Friday, January 10, 2014
Double Coverage: Colts at Patriots
By Mike Wells and Mike Reiss
Some might say this is just like old times.
The Indianapolis Colts visit the New England Patriots in a highly anticipated playoff game. We’ve seen this script before, and it was often extremely entertaining, not to mention history-making.
But in a way, this is also much different.
The marquee players have mostly changed. Furthermore, because the Colts are in the second year of a new front-office and coaching regime, there's a new face on what was once arguably one of the NFL’s greatest rivalries. Maybe a game like Saturday’s sparks it up again.
We can hardly wait, and here to break it down for us are ESPN.com NFL Nation reporters Mike Reiss (Patriots) and Mike Wells (Colts):
Reiss: Mike, it used to be the Tom Brady versus Peyton Manning storyline. Now it’s Brady against Andrew Luck. From having watched Luck throughout the season, what have you noticed about him that reflects his growth as the Colts’ franchise player in his second season?
Wells: His maturity and will to win. Both of those elements were on display last weekend when Luck led the Colts to an improbable 45-44 come-from-behind victory over Kansas City after being down by 28 points in the third quarter. It looked like the Colts were going to have a difficult time winning the AFC South after receiver Reggie Wayne was lost for the season with a torn ACL, but Luck continued to work with his young receivers to develop continuity with them. Luck didn’t pass for as many yards this season as he did during his rookie season, but he improved his completion percentage and also cut his interceptions in half from 18 to nine. Reducing his turnovers was huge for Luck. He went from trying to force the issue with his arm to tucking the ball and running or just taking the sack.

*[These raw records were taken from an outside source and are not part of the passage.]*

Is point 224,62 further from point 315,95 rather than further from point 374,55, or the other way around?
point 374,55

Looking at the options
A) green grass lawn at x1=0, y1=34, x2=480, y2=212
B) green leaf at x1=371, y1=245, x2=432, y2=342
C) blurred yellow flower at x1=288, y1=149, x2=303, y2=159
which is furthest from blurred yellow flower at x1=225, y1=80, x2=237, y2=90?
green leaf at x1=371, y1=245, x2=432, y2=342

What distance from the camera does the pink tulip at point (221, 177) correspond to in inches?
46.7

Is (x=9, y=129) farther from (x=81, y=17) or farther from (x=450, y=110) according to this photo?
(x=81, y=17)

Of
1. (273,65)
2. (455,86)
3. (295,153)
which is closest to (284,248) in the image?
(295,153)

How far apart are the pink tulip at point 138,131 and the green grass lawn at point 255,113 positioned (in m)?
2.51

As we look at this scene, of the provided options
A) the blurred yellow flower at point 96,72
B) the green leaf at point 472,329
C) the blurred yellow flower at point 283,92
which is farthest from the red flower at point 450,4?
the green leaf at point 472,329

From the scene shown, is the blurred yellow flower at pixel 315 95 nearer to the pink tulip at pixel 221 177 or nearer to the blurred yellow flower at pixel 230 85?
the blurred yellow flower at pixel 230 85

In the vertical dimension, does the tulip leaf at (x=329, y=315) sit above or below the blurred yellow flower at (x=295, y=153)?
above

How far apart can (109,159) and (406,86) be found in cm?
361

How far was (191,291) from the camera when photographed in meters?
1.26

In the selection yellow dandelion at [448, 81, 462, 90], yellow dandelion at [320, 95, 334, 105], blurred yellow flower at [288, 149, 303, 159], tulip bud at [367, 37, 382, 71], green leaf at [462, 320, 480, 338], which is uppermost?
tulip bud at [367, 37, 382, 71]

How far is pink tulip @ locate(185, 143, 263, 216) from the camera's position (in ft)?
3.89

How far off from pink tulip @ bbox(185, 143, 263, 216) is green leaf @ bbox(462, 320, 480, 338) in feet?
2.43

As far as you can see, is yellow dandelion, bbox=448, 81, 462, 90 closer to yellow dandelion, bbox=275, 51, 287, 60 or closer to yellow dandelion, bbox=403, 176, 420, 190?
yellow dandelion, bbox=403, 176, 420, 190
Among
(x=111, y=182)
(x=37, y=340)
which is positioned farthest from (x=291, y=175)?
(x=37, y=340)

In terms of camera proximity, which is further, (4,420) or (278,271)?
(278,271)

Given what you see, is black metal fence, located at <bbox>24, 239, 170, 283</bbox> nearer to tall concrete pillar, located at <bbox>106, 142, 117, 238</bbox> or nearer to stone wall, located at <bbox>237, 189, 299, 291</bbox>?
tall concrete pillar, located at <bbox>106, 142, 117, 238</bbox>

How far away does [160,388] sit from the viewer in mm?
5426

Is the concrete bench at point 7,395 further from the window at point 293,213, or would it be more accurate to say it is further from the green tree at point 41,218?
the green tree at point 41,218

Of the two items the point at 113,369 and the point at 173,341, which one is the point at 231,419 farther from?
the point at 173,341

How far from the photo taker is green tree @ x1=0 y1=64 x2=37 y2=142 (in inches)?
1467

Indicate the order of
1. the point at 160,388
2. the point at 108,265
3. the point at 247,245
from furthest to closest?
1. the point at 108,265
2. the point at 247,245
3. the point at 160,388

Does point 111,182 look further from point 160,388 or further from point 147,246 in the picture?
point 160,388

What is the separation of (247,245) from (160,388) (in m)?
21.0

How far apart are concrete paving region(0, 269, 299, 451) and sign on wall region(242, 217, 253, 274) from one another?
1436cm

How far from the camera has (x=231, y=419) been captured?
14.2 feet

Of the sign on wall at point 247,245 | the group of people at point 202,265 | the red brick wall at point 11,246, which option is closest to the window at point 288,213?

I’ve said all season that there’s no better quarterback in the NFL than Brady when it comes to getting the most out of his receivers. Some Colts fans don’t agree with me. You’re around Brady on a regular basis. Why is he able to be successful with a group of relatively unknown receivers?
Reiss: Where to begin? Brady is exceptionally smart, with the recall of a golfer who might go through each shot of his round with vivid detail. Former offensive coordinator Bill O'Brien once nicknamed Brady’s brain “IBM” because it is computer-like, and when you consider that Brady has essentially been in the same offensive system for 14 years, that’s a major advantage. Brady also takes great care of himself physically, having just played every snap of a regular season for the first time of his 14-year career. I think it starts there, and it trickles down to his competitive drive and the feeling that he has an ownership stake in this team. He’s been having weekly film sessions with the young receivers on Tuesdays this year, as he’s almost morphed into another coach who demands excellence. He previously acknowledged that he had to learn to have more patience because of the unique situation and he’s been rewarded for it. It’s been impressive to watch.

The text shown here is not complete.